On Nov. 6, 2012, Houston voters by a margin of nearly 2-1 approved a $1.89 billion bond to replace and repair 40 schools across the district, including 29 high schools.
Planning on the new and renovated campuses has already begun with design work slated to begin in 2013 and construction to begin in 2014. The entire project will be spread out over the next six to eight years to help control costs and allow the district to gradually phase in a 4.85-cent property tax rate increase over the next five years.
The bond program also includes work that will benefit students across the district, including $100 million in technology upgrades, $44.7 million to replace regional field houses and improve athletic facilities, $35 million to renovate middle school restrooms and $17.3 million for safety and security improvements.
“When this work is finished, Houston will boast the most modern portfolio of urban high school campuses in America,” Superintendent Terry Grier said. “For years, HISD has been a national model for other urban school districts that are striving to simultaneously close the achievement gap while raising the level of achievement of all students, including the highest performers. Thanks to Houston’s voters, we will finally have quality campuses to fully support our students’ strong academic progress.”

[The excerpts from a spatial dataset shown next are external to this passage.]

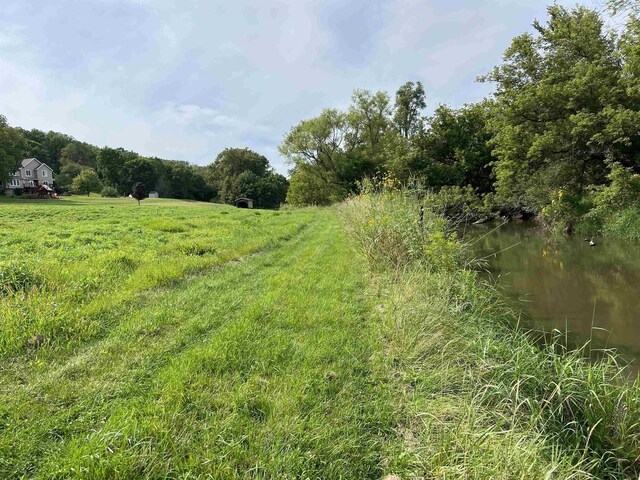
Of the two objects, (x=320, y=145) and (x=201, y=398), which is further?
(x=320, y=145)

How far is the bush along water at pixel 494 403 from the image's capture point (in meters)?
2.24

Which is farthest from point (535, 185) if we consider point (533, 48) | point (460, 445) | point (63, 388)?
point (63, 388)

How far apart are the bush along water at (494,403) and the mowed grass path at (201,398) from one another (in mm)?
281

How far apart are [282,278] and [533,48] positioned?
65.8 feet

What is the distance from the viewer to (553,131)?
639 inches

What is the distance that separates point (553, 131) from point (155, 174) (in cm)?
7285

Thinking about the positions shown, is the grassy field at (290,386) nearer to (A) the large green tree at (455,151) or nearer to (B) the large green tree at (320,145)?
(A) the large green tree at (455,151)

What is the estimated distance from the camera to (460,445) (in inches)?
90.6

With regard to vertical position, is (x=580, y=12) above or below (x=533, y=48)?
above

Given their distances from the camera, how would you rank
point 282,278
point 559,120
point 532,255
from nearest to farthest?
Result: 1. point 282,278
2. point 532,255
3. point 559,120

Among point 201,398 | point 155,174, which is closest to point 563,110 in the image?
point 201,398

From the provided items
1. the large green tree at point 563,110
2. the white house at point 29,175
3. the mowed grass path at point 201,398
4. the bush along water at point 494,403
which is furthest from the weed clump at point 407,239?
the white house at point 29,175

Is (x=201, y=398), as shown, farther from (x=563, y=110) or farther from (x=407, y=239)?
(x=563, y=110)

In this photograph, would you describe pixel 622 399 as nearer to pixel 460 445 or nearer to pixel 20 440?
pixel 460 445
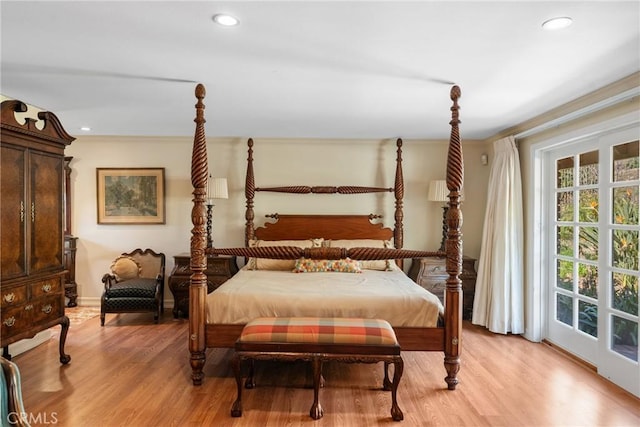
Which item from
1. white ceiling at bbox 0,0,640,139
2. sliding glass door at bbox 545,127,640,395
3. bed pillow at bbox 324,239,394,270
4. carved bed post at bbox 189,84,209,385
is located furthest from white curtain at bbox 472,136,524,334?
carved bed post at bbox 189,84,209,385

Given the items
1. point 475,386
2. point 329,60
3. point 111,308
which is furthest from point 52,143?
point 475,386

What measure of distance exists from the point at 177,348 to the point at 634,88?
429 centimetres

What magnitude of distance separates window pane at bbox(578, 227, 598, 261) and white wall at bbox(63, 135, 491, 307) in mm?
1605

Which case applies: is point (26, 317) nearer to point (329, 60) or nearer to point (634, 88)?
point (329, 60)

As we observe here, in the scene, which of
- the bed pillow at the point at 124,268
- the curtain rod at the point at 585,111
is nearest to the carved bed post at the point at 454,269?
the curtain rod at the point at 585,111

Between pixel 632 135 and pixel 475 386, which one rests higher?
pixel 632 135

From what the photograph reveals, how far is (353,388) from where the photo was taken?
2.73 metres

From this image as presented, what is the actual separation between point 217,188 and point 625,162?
13.1 ft

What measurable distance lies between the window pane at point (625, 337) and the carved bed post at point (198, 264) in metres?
3.22

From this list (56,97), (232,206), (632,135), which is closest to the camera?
(632,135)

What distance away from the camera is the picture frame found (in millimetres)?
4844

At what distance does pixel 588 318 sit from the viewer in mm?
3217

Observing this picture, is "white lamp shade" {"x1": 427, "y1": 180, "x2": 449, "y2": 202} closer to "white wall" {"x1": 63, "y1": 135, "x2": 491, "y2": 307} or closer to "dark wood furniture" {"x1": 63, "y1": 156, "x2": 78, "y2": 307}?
"white wall" {"x1": 63, "y1": 135, "x2": 491, "y2": 307}

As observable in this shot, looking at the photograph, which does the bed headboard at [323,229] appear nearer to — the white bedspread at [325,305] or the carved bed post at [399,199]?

Projects funded through the bond program include:
New campuses for 20 high schools: Austin, Bellaire, Davis, DeBakey, Eastwood, Furr, High School for the Performing and Visual Arts, Jordan, Lamar, Lee, Madison, Milby, North Early College, Sam Houston, Sharpstown, South Early College, Sterling, Washington, Worthing and Yates
Partially replacing four high schools: Waltrip, Westbury, Young Men’s College Prep Academy, Young Women’s College Prep Academy
Converting five elementary schools to K-8 campuses: Garden Oaks Montessori, Mandarin Chinese Language Immersion School, Pilgrim Academy, Wharton Dual Language School, Wilson Montessori
Replacing/completing two middle school campuses: Grady (new addition to complete new campus), Dowling (new campus)
The Board of Education has also agreed to rebuild two schools – Condit Elementary and the High School for Law Enforcement and Criminal Justice – either through the sale of surplus district property or by using any potential leftover bond funds.